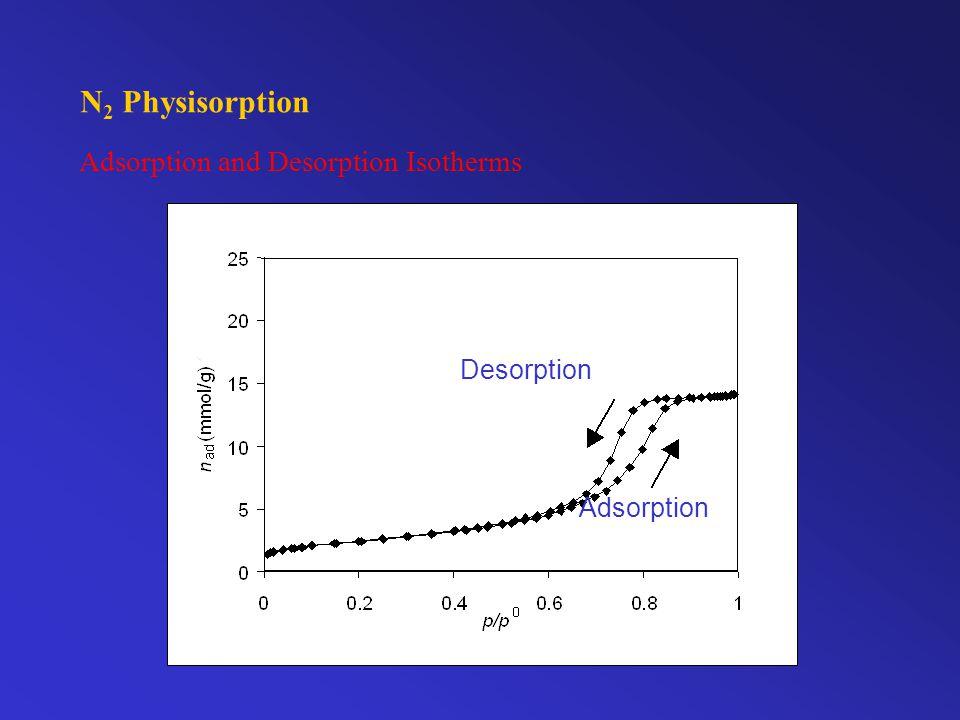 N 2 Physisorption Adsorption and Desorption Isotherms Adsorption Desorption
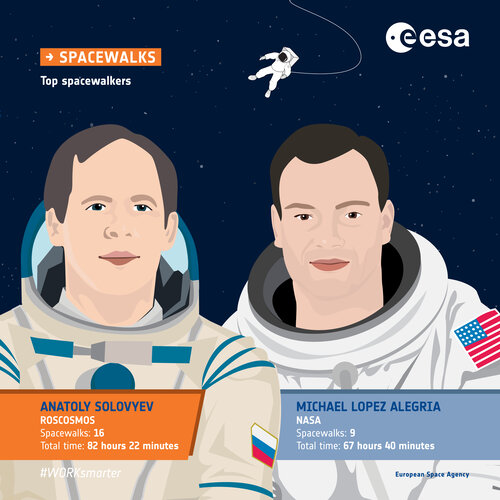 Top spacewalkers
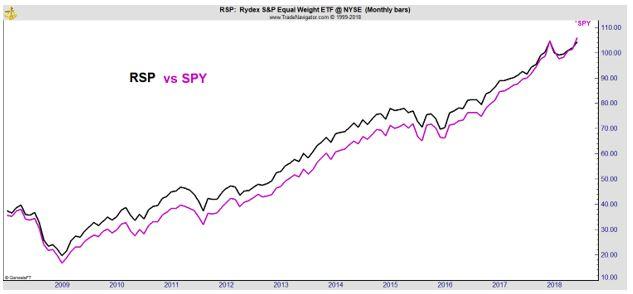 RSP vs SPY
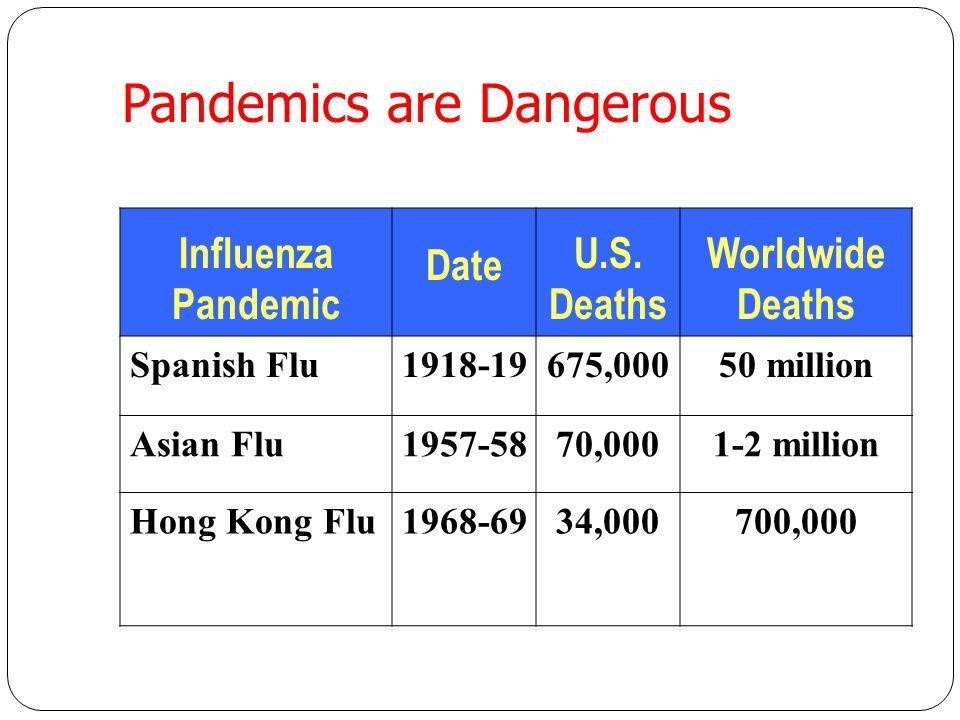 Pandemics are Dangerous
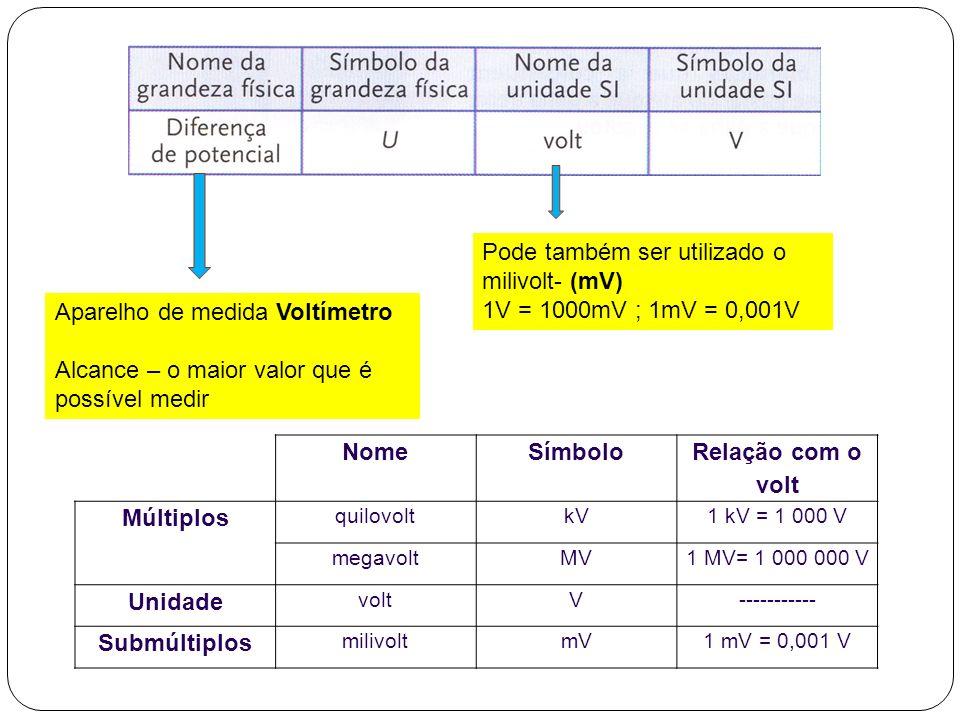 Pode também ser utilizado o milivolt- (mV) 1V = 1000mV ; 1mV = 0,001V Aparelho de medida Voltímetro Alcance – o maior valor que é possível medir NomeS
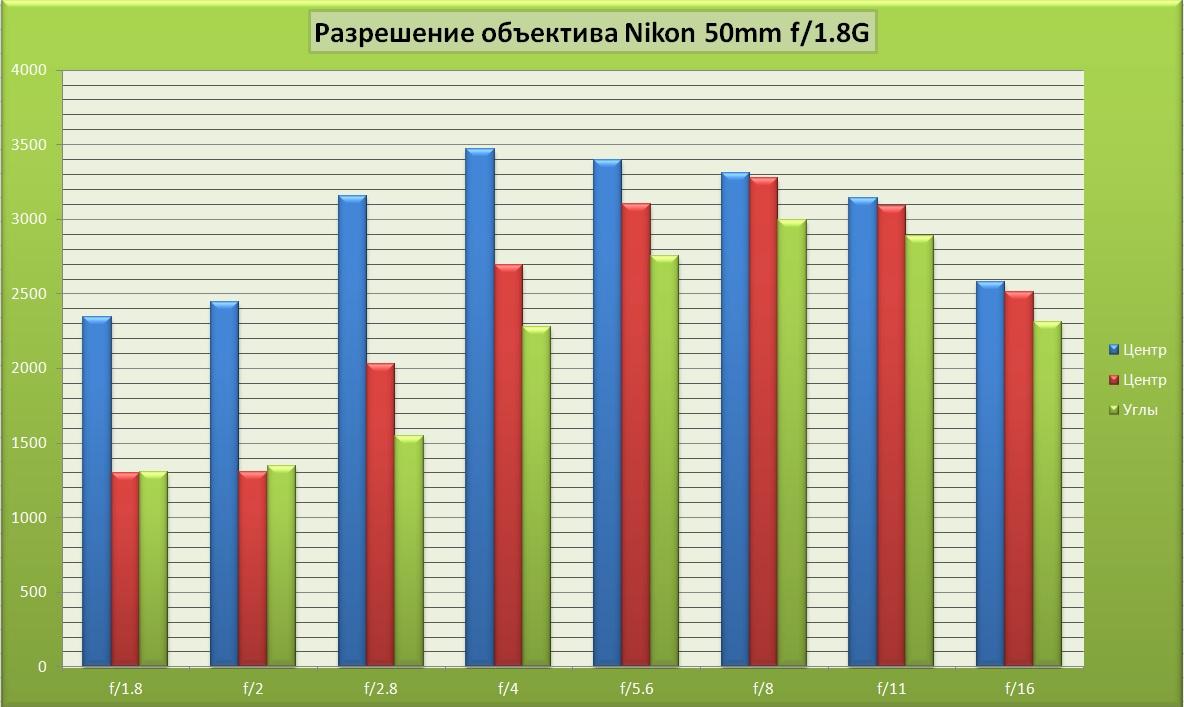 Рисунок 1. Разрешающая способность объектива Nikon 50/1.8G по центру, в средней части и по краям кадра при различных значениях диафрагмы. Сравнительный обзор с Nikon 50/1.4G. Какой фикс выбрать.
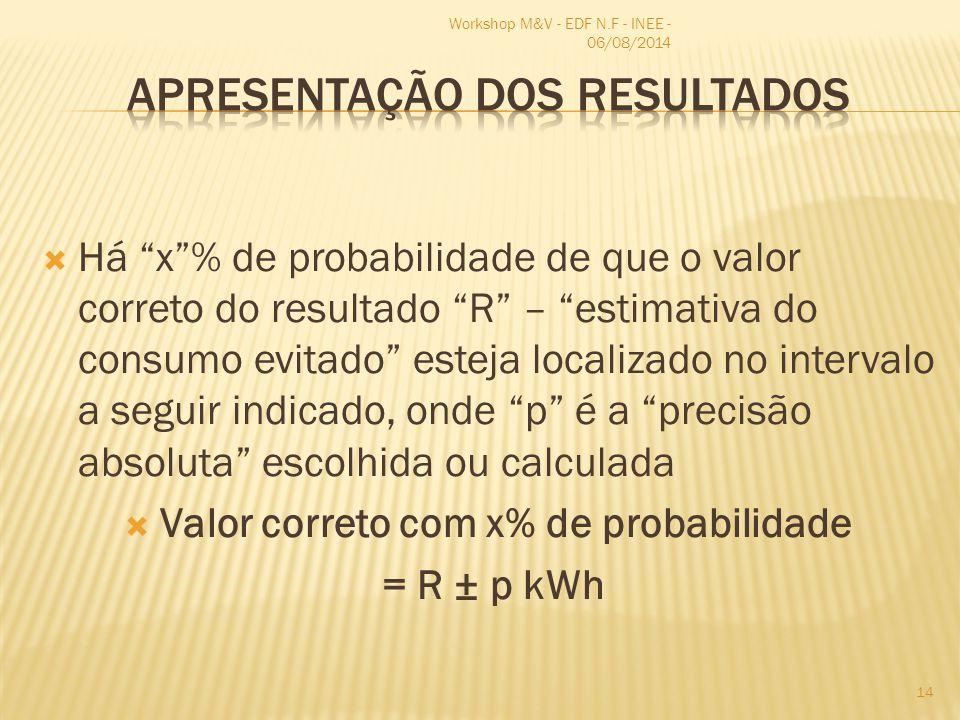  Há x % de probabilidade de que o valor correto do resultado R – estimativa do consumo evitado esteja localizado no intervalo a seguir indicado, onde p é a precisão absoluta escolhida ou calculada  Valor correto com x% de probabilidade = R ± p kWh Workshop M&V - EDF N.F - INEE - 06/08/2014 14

—————

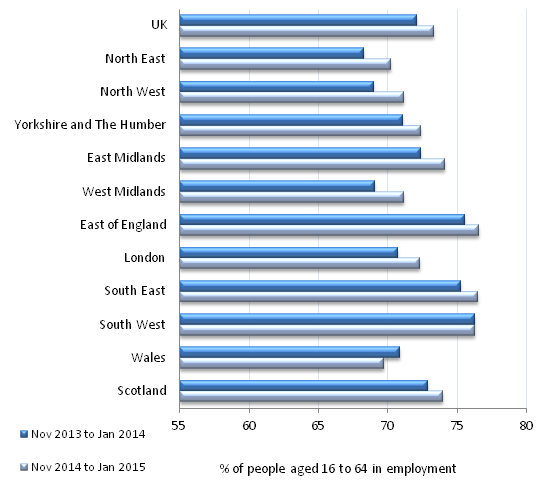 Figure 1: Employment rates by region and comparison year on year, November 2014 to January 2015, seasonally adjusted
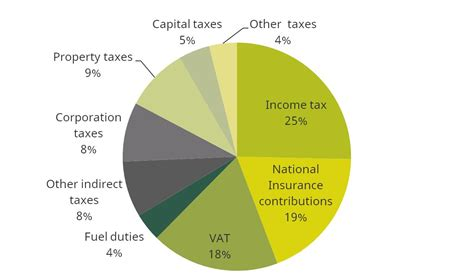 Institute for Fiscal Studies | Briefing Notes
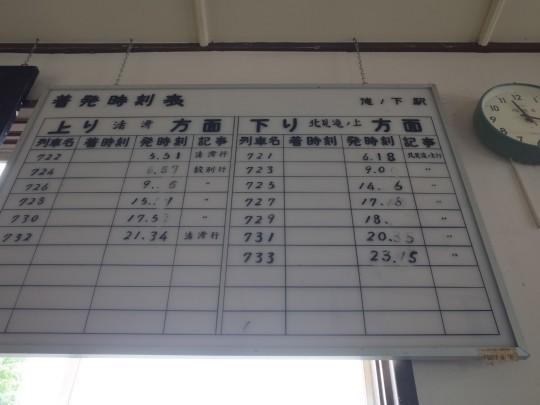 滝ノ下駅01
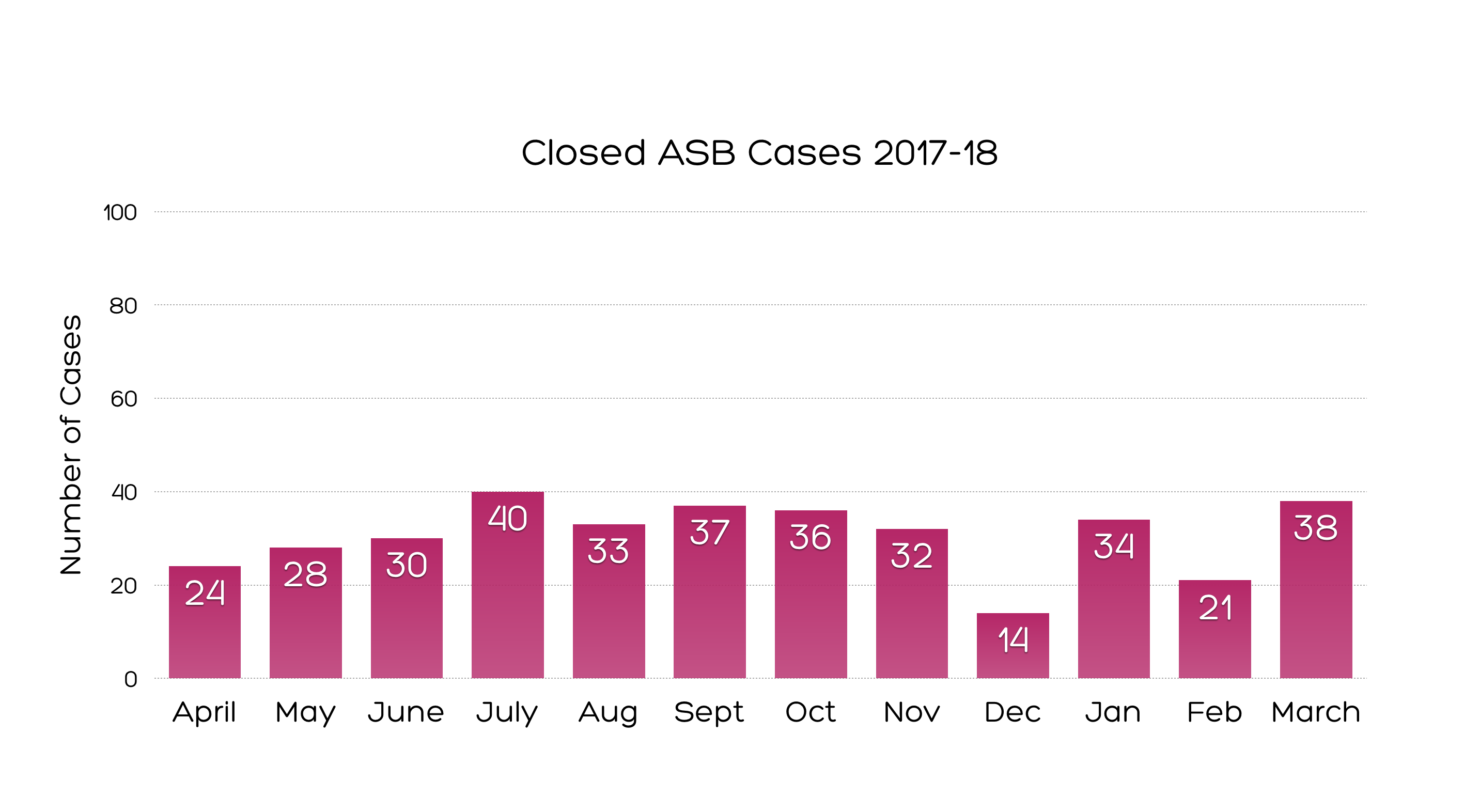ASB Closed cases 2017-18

—————

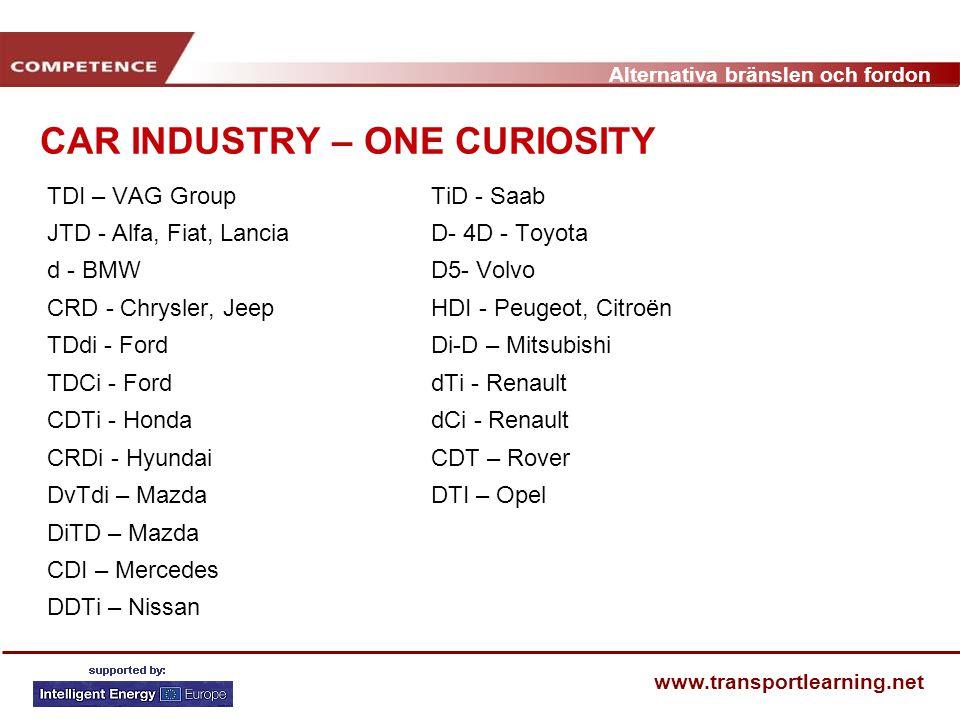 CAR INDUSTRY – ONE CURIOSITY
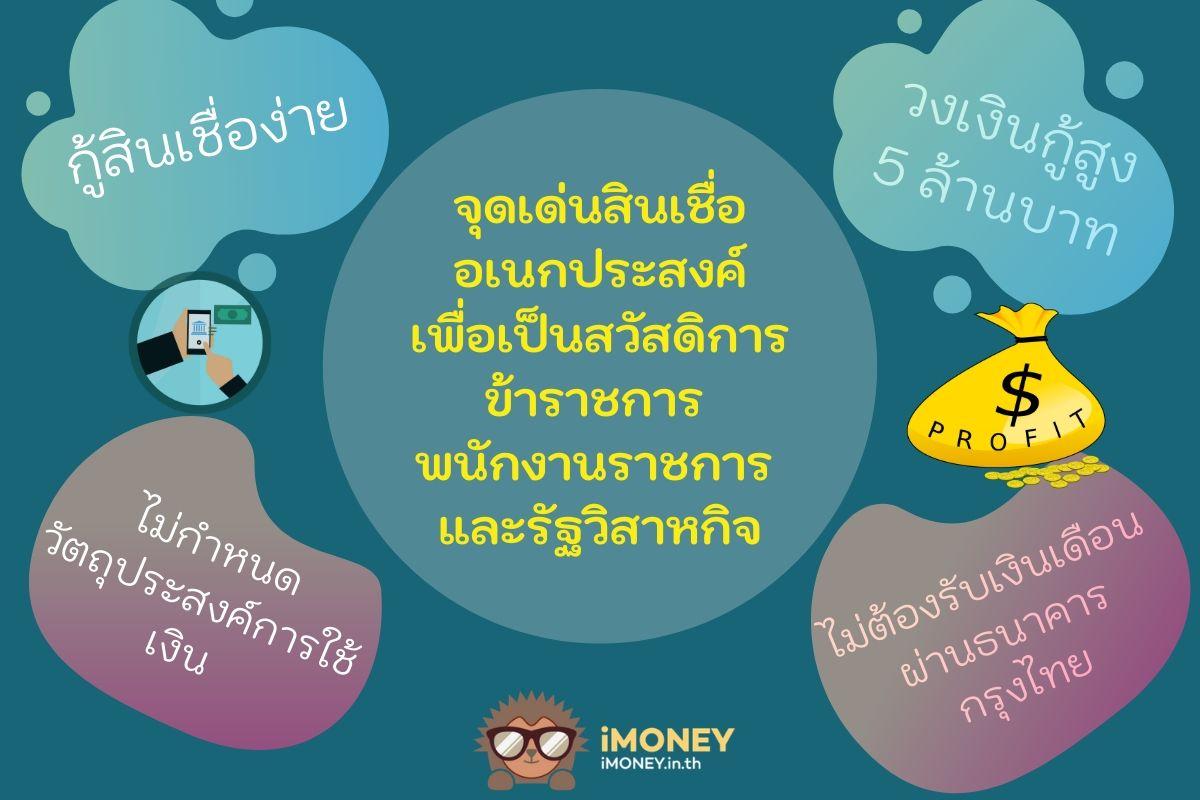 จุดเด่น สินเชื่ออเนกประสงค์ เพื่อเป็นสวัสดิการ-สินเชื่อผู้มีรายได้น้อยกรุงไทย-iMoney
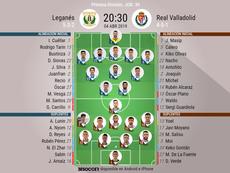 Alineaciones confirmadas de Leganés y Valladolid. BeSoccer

—————

[Work order]:
Work from the entries above. Set down exactly and only the lines from the line with "N 2 Physisorption" to the line with "Рисунок 1. Разрешающая", both included, and leave the pictures out.

[Reply to the task]:
 N 2 Physisorption Adsorption and Desorption Isotherms Adsorption Desorption
 Top spacewalkers
 RSP vs SPY
 Pandemics are Dangerous
 Pode também ser utilizado o milivolt- (mV) 1V = 1000mV ; 1mV = 0,001V Aparelho de medida Voltímetro Alcance – o maior valor que é possível medir NomeS
 Рисунок 1. Разрешающая способность объектива Nikon 50/1.8G по центру, в средней части и по краям кадра при различных значениях диафрагмы. Сравнительный обзор с Nikon 50/1.4G. Какой фикс выбрать.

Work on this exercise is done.